The Austin crowd, swelling to more than 1,000 at times, generated a carnival-like atmosphere with cautious police on scene. Many participants identified themselves as “The 99%” — meaning those who would not be classified as in the top 1 percent of Americans, by wealth. By the third day of Occupy Austin, and with long-awaited rain falling intermittently, the number of demonstrators ebbed and flowed, sometimes shrinking to fewer than 200. But on the morning of Oct. 10, the Columbus Day holiday, a crowd had assembled again at the city hall plaza.
Austin police closely monitored the demonstration, prepared to enforce the city’s ordinance that prohibits the use of a public area to carry on cooking activities, dig, store personal belongings, make a camp fire or use a tent, other shelter or vehicle for a living accommodation.
EPA proposes looser air rule
The U.S. Environmental Protection Agency on Oct. 6 proposed a tweak to its Cross State Air Pollution Rule that would allow Texas to emit more smoke than originally approved from its coal-fired power plants.
Gov. Perry issued a statement following the EPA’s announcement, saying, “The changes proposed today by the EPA prove there are undeniable flaws with the CSAPR rule that would cause job losses and higher energy costs with no definite environmental benefit to Texas. The EPA added Texas in the 11th hour, circumventing the appropriate comment period for this rule without regard to the harm it would cause to Texas families and employers. We will continue to fight the job killing mandates passed down by this administration and the unelected bureaucrats at the EPA.”

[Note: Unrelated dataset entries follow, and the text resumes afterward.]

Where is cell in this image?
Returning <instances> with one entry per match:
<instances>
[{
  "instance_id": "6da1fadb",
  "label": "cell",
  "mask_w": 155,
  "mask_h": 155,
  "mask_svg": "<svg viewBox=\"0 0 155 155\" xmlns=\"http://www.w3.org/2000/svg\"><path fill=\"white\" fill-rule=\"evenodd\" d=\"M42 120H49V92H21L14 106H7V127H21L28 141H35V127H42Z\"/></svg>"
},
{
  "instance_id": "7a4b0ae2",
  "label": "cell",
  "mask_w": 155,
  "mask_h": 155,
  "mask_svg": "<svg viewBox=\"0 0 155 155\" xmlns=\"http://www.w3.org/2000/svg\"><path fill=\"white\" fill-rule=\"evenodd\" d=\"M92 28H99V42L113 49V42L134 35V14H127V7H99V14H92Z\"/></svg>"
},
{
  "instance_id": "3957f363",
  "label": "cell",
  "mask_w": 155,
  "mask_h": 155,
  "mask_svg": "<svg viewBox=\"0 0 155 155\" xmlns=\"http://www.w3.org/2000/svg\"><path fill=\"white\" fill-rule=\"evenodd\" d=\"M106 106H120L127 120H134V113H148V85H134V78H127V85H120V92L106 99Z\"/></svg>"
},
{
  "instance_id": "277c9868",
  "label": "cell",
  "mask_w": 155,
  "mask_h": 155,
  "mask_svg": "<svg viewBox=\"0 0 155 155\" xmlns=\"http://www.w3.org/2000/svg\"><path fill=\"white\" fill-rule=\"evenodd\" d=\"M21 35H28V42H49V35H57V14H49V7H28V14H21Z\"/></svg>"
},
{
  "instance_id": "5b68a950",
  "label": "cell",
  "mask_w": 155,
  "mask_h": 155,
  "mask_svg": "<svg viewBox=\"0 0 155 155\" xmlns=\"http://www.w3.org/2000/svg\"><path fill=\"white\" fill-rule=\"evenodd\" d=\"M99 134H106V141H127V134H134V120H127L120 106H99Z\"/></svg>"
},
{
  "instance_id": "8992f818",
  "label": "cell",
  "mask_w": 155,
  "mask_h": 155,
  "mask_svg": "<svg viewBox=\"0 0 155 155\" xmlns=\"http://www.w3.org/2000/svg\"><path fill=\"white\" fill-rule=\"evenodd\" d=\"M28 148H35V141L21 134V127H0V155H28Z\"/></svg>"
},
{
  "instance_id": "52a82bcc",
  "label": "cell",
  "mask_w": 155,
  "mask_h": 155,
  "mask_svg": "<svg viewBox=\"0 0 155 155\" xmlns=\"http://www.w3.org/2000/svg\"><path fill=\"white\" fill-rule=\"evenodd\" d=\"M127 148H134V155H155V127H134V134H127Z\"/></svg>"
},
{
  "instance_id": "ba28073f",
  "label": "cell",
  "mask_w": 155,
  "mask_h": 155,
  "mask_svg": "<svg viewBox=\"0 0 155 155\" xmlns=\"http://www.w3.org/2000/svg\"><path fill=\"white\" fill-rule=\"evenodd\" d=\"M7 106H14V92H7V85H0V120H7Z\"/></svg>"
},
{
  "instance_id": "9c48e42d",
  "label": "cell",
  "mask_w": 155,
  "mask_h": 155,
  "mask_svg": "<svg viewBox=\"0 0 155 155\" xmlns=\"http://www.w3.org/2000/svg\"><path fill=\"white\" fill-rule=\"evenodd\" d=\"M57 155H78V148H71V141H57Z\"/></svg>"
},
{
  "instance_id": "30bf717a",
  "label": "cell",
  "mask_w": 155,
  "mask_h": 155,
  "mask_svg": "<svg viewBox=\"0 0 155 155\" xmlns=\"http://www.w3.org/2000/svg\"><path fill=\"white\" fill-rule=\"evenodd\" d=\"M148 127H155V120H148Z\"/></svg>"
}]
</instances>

The Dallas-based power company Luminant called the EPA proposal “a step forward” but said the proposed revisions would have to undergo an analysis.
Meanwhile, Attorney General Greg Abbott reiterated his and the governor’s position that the CSAPR regulations “threaten job losses for hardworking Texans undermine electric reliability for Texas families.” But Abbott went further, asserting, “making minor technical corrections cannot make these regulations lawful.” Abbott’s office said plans are to continue the state’s legal challenge to the federal clean air rules.
Personnel changes at agencies
Deirdre Delisi on Oct. 6 resigned as chair of the five-member Texas Transportation Commission, the agency that oversees the statewide activities of the Texas Department of Transportation. Gov. Rick Perry appointed Delisi chair in April 2008. Her term was to expire in February 2013.
Gov. Perry on Oct. 7 promoted Texas Transportation Commission member Ted Houghton to the chairmanship, replacing Delisi.
Houghton was appointed to the Commission in 2003 by Perry and reappointed in 2009. The El Paso native is self-employed in the financial services industry and he is the first resident of El Paso to serve on the Commission.
In late September, the Texas Transportation Commission selected former Texas Secretary of State Phil Wilson as executive director of the Texas Department of Transportation, effective Oct. 17.
Wilson, currently a high level executive for the power company Luminant, also has chaired the Governor’s Competitiveness Council and served on Gov. Perry’s staff. Wilson succeeds Amadeo Saenz as chief executive of the 12,000-employee agency. Saenz, who had held the post since 2007, retired at the end of August after 33 years with TxDOT.
Wildfire assistance made available
Victims of wildfires may apply for disaster unemployment assistance with the Texas Workforce Commission as a result of an expansion of the Presidential Disaster Declaration, FEMA 4029, the agency announced recently.
Assistance now is to include workers who lost their jobs and self-employed individuals who have been unable to work due to wildfires in Anderson, Caldwell, Fayette, Henderson, Hill and Rusk counties. Similar unemployment assistance previously was approved for Bastrop, Cass, Colorado, Gregg, Grimes, Harrison, Houston, Leon, Marion, Montgomery, Smith, Travis, Upshur, Walker, Waller and Williamson counties.
To apply for assistance the toll-free number to call is 800-939-6631 and the website is ui.texasworkforce.org.